Brief: Only the lines with the string "popup" are needed; return each of them from the entries below.

Record set:
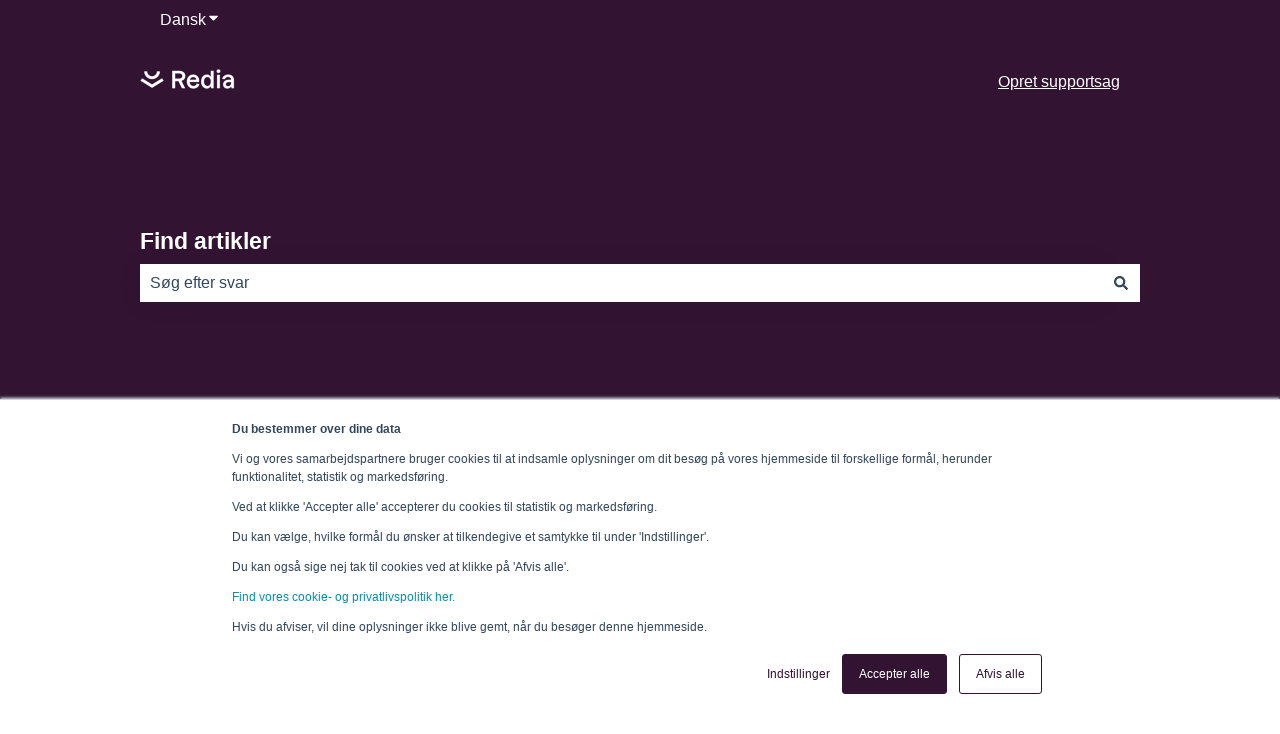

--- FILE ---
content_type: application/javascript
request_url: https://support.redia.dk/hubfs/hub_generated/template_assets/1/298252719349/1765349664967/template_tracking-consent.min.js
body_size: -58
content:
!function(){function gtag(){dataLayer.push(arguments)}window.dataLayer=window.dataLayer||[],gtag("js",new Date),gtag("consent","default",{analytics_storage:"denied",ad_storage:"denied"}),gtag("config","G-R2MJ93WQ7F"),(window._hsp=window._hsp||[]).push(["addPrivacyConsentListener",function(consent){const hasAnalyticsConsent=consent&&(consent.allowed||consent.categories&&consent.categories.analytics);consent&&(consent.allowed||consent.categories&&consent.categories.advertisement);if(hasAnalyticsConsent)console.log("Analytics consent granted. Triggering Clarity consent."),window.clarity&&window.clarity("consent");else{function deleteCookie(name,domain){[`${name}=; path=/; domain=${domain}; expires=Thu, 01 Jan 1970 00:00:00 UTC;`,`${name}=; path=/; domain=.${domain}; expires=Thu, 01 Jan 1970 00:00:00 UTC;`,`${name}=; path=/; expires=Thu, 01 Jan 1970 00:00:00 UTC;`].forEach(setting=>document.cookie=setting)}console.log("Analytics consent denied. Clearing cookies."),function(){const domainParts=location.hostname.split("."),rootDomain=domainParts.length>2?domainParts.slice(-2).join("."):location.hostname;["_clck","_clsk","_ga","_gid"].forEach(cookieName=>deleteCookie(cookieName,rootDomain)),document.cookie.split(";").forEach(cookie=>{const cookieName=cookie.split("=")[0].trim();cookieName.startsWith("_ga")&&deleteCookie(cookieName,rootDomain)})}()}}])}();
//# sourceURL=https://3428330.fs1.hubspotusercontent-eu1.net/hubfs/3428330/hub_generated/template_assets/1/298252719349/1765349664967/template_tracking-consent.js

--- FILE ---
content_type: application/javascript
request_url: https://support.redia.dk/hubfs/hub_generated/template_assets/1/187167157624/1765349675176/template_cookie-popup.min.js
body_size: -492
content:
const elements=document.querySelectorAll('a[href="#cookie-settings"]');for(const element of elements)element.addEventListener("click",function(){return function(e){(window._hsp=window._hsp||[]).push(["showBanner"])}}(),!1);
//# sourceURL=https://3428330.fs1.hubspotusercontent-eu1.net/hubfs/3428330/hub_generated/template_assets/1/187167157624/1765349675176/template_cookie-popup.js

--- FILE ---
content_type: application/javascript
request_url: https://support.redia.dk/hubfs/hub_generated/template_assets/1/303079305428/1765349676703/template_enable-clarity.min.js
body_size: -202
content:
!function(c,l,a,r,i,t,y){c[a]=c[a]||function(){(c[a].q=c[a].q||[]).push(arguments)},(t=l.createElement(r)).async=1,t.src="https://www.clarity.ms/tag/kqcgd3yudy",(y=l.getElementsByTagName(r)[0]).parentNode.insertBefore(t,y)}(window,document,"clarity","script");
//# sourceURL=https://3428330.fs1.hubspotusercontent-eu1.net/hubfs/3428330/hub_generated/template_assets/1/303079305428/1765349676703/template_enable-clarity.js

---

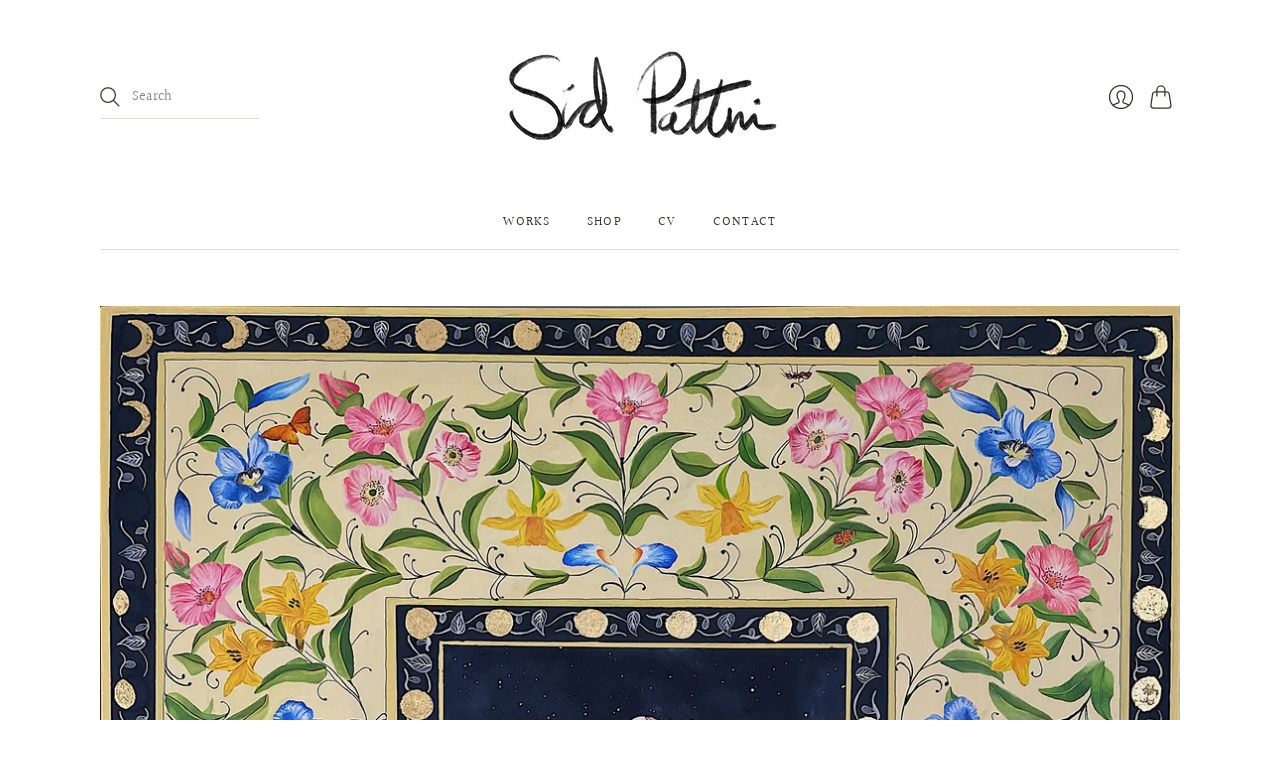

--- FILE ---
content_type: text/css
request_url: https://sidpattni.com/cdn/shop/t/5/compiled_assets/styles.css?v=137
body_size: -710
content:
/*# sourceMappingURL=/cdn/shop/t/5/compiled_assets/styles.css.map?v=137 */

Solution:
request_url: https://support.redia.dk/hubfs/hub_generated/template_assets/1/187167157624/1765349675176/template_cookie-popup.min.js
//# sourceURL=https://3428330.fs1.hubspotusercontent-eu1.net/hubfs/3428330/hub_generated/template_assets/1/187167157624/1765349675176/template_cookie-popup.js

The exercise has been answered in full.